Faith-Based Education Reform: Common Core as Standards-and-Testing Redux

Let’s start with irony:

Compelling research suggests that the public in the U.S. is unique in its commitment to belief, often at the expense of evidence—leading me to identify the U.S. as a belief culture.

Additionally, while I remain convinced that the U.S. is a belief culture, I also argue that, below, the political cartoon posted at Truthout captures another important dynamic: Many committed to their own beliefs both do not recognize that they are committed to belief and belittle others for being committed to their beliefs:

By Clay Bennett, Washington Post Writers Group | Political Cartoon
By Clay Bennett, Washington Post Writers Group | Political Cartoon

And this brings me to advocacy for Common Core standards, with one additional point: Along with embracing belief over evidence, the public (along with political leadership) in the U.S. tends to lack historical context.

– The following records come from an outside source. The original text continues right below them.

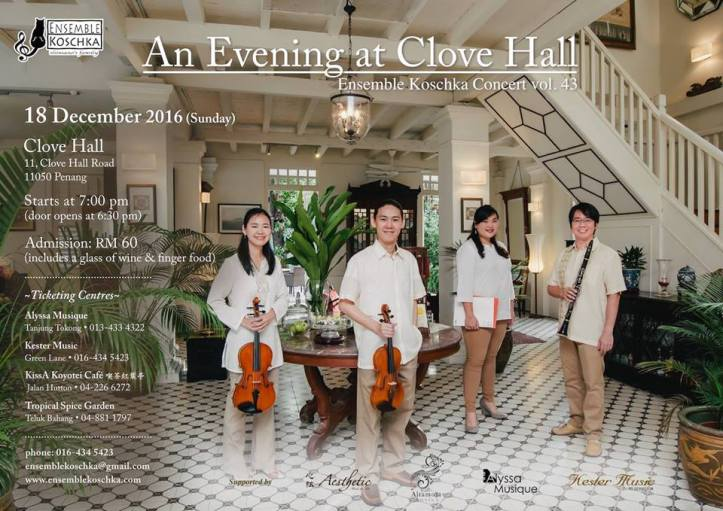 An Evening at Clove Hall, December 18th 2016
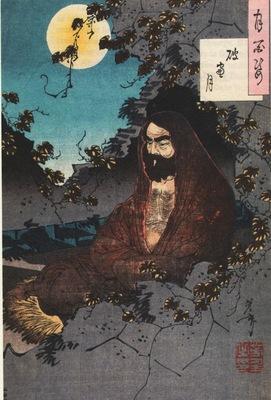 LUne fenetre delabree Yoshitoshi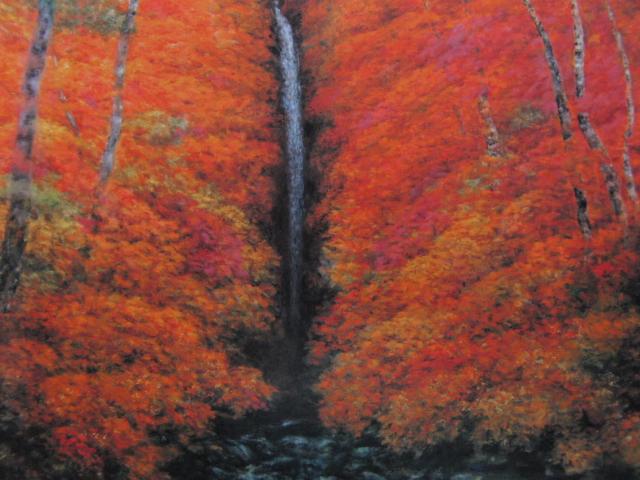 奥田元宋、【秋燿細瀑】、希少画集より、状態良好、新品高級額装付、送料無料、日本画 和風 日本の画家、風景画 紅葉 滝_画像1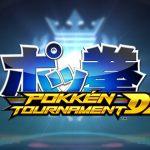 Pokkén Tournament DX - Pokémon senza esclusione di colpi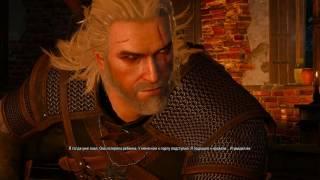The Witcher 3: Wild Hunt Прохождение Дела семейные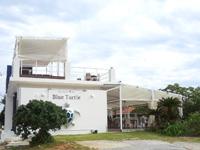 伊良部島のブルータートル - 建築基準法上、屋内にはできない店舗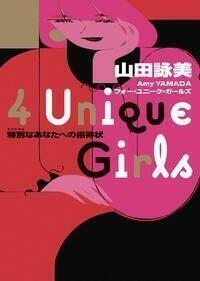 4 Unique Girls 特別なあなたへの招待状 Book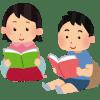 親ができれば子供に読んでもらいたい本は実は面白くない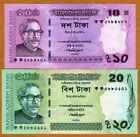 SET Bangladesh, 10 and 20 taka, 2012, P-New, UNC
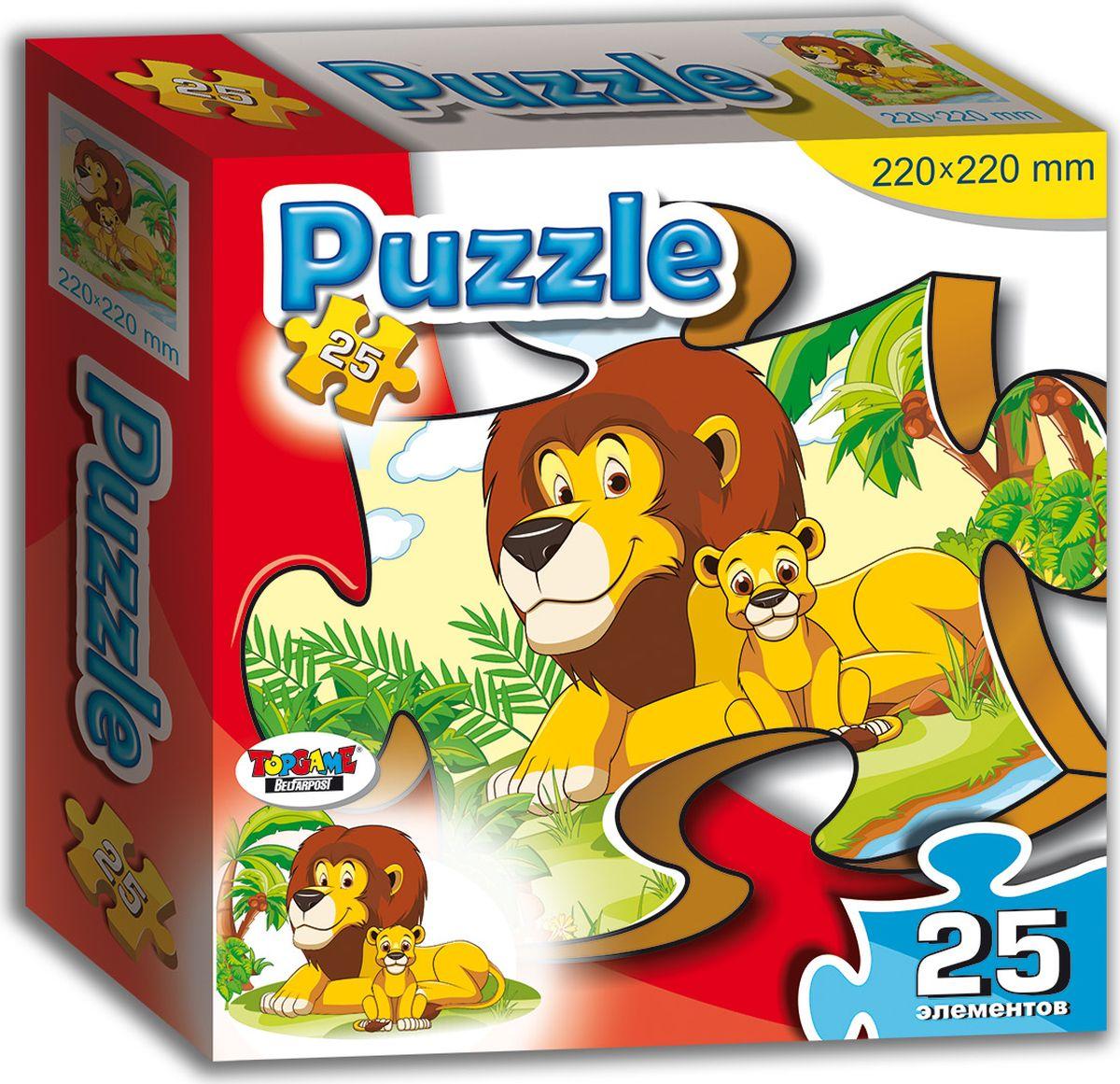 TopGame Обучающая игра Лев и львенок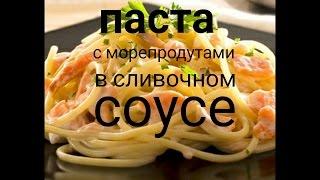 Франция.France!Вкусно и быстро!Паста с морепродуктами в сливочном соусе!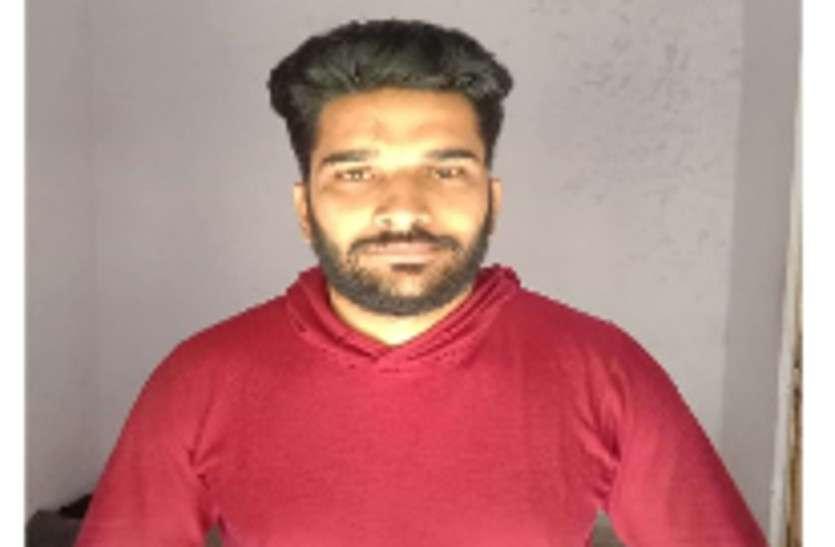 जयपुर ईदगाह उपद्रव में की थी पत्थरबाजी और तलवार लहराई, सीसीटीवी में देख पुलिस ने किया गिरफ्तार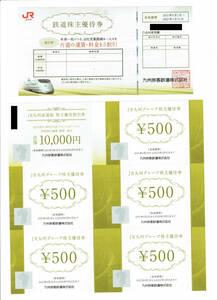 ◆送料無料◆JR九州 株主優待券 高速船優待割引券+JR九州グループ株主優待券5枚 有効期間2021.6.1~2022.5.31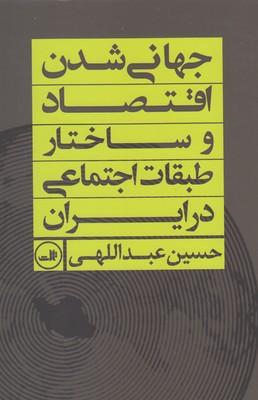 جهاني شدن اقتصاد و ساختار طبقات اجتماعي در ايران (شميز،رقعي،ثالث)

Placed in the century-plus commitment to pursuing new and supposedly higher standards for public schools, then, Common Core advocacy falls into only two possible characterizations:

  1. Common Core is a response to the historical failure of all the many standards movements that have come before, and thus, the success of CC depends on CC being somehow a different and better implementation of an accountability/standards/testing paradigm.
  2. CC advocacy is yet another example of finding oneself in a hole and persisting with digging despite evidence to the contrary. In other words, CC may well be yet another commitment to a reform paradigm that isn’t appropriate regardless of how it is implemented, as John Thompson details in his review of The Allure of Order:

Jal Mehta’s masterpiece, The Allure of Order, answers the question, “Why have American [school] reformers repeatedly invested such high hopes in these instruments of control despite their track record of mixed results?” He starts with the review of how the bloom fell off the NCLB rose, explaining why its results in the toughest schools have been “miserable.” In the highest poverty schools the predictable result has been “rampant teaching to the test” which has robbed children of the opportunity to be taught in an engaging manner.

Mehta explains that this “outcome might have been surprising if it were the first time policymakers tried to use standards, tests, and accountability to remake schooling from above.” The contemporary test-driven reform movement is the third time that reformers have used the “alluring but ultimately failing brew” of top down accountability to “rationalize” schools and, again, they failed [emphasis added].

These two claims are themselves evidence-based (and it will be interesting to watch as others respond, as they have to my previous work on CC, by either ignoring evidence or garbling evidence to support what proves to be faith-based commitments to CC), and thus should provide a foundation upon which to continue the debate about CC.

CC advocacy and criticism are often based on false narratives and baseless claims (see Anthony Cody for one example of this problem and Ken Libby‘s [@kenmlibby] cataloguing on Twitter #corespiracy)—again reinforcing the pervasive and corrosive consequences of faith-based, but not evidence-based debates.

Instead, we should start with an evidence-based recognition about standards-driven education reform.

For example, the existence and/or quality of standards are not positively correlated with NAEP or international benchmark test data—leading Mathis (2012) to conclude about CC: “As the absence or presence of rigorous or national standards says nothing about equity, educational quality, or the provision of adequate educational services, there is no reason to expect CCSS or any other standards initiative to be an effective educational reform by itself [emphasis in original]” (p. 2 of 5).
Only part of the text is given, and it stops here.